For the past six months, we’ve been tracking Google’s progress on introducing feature phones as a new form factor for both Android and the Chrome browser. Now it seems plans may have changed, as Google seems to be removing all of the code for Chrome’s Android-based touchless mode.
Early this year, we discovered that Google was working on a version of Chrome that was designed to be used by feature phones without a touchscreen, a form factor that still sees significant usage in emerging markets. This “touchless” Chrome even included a bonus standalone version of the Dino Runner mini-game reworked for the new screen size.
This morning, reader Kawshik tipped us off to a new work-in-progress commit with the straightforward title, “Remove touchless* with the exception of Blink code.” In the code change, we see Google removing all references to touchless Chrome and deleting the hundreds of files within the “touchless” folder.
One important part of the commit message is “the exception of Blink code.” By leaving the touchless code in Blink, the underlying browser engine of Chrome, the foundation is still there for another Chrome-like browser to be built for feature phones.
No reason for the removal is given in the commit message, but it’s fairly clear that Google does not intend to continue with touchless Chrome as we knew it. There’s also evidence that touchless Chrome has been removed from Chrome’s private, internal codebase as well, meaning the development of Chrome for feature phones has well and truly ceased.
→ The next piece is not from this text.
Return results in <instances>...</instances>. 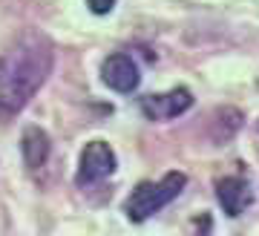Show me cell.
Wrapping results in <instances>:
<instances>
[{"mask_svg": "<svg viewBox=\"0 0 259 236\" xmlns=\"http://www.w3.org/2000/svg\"><path fill=\"white\" fill-rule=\"evenodd\" d=\"M55 66V44L40 29H26L0 58V115H18Z\"/></svg>", "mask_w": 259, "mask_h": 236, "instance_id": "1", "label": "cell"}, {"mask_svg": "<svg viewBox=\"0 0 259 236\" xmlns=\"http://www.w3.org/2000/svg\"><path fill=\"white\" fill-rule=\"evenodd\" d=\"M187 176L185 173H164L158 182H141L136 184V190L124 202V213L130 222H147L150 216H156L158 210H164L173 199H179V193L185 190Z\"/></svg>", "mask_w": 259, "mask_h": 236, "instance_id": "2", "label": "cell"}, {"mask_svg": "<svg viewBox=\"0 0 259 236\" xmlns=\"http://www.w3.org/2000/svg\"><path fill=\"white\" fill-rule=\"evenodd\" d=\"M118 167V155L107 141L95 138L81 150V159H78V173H75V182L78 187H90V184H98L104 179H110Z\"/></svg>", "mask_w": 259, "mask_h": 236, "instance_id": "3", "label": "cell"}, {"mask_svg": "<svg viewBox=\"0 0 259 236\" xmlns=\"http://www.w3.org/2000/svg\"><path fill=\"white\" fill-rule=\"evenodd\" d=\"M193 107V92L187 87H176L170 92H158V95H144L141 98V112L147 121H173V118L185 115Z\"/></svg>", "mask_w": 259, "mask_h": 236, "instance_id": "4", "label": "cell"}, {"mask_svg": "<svg viewBox=\"0 0 259 236\" xmlns=\"http://www.w3.org/2000/svg\"><path fill=\"white\" fill-rule=\"evenodd\" d=\"M101 81L110 87L112 92H121V95H130V92L139 90L141 84V69L139 64L124 52H112L101 61Z\"/></svg>", "mask_w": 259, "mask_h": 236, "instance_id": "5", "label": "cell"}, {"mask_svg": "<svg viewBox=\"0 0 259 236\" xmlns=\"http://www.w3.org/2000/svg\"><path fill=\"white\" fill-rule=\"evenodd\" d=\"M216 199H219V205L228 216L236 219L253 202V193H250V184L242 176H225V179L216 182Z\"/></svg>", "mask_w": 259, "mask_h": 236, "instance_id": "6", "label": "cell"}, {"mask_svg": "<svg viewBox=\"0 0 259 236\" xmlns=\"http://www.w3.org/2000/svg\"><path fill=\"white\" fill-rule=\"evenodd\" d=\"M49 153H52V141H49L47 130H40V127L23 130V136H20V155H23V164L29 170H40L49 162Z\"/></svg>", "mask_w": 259, "mask_h": 236, "instance_id": "7", "label": "cell"}, {"mask_svg": "<svg viewBox=\"0 0 259 236\" xmlns=\"http://www.w3.org/2000/svg\"><path fill=\"white\" fill-rule=\"evenodd\" d=\"M213 141H228V138L236 136V130L242 127V112L233 107H222L216 109V115H213Z\"/></svg>", "mask_w": 259, "mask_h": 236, "instance_id": "8", "label": "cell"}, {"mask_svg": "<svg viewBox=\"0 0 259 236\" xmlns=\"http://www.w3.org/2000/svg\"><path fill=\"white\" fill-rule=\"evenodd\" d=\"M87 6L93 15H110L115 9V0H87Z\"/></svg>", "mask_w": 259, "mask_h": 236, "instance_id": "9", "label": "cell"}]
</instances>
It’s surprising to see Google throw away the work they’ve done on touchless Chrome, considering they were able to get it all the way to the hardware prototype stage on a Nokia phone running what appeared to be a touch-free version of Android. In all likelihood, the version of Android we saw in that previous leak will never see the light of day. On the other hand, developing a feature phone OS never made much sense for Google, considering their investment into KaiOS.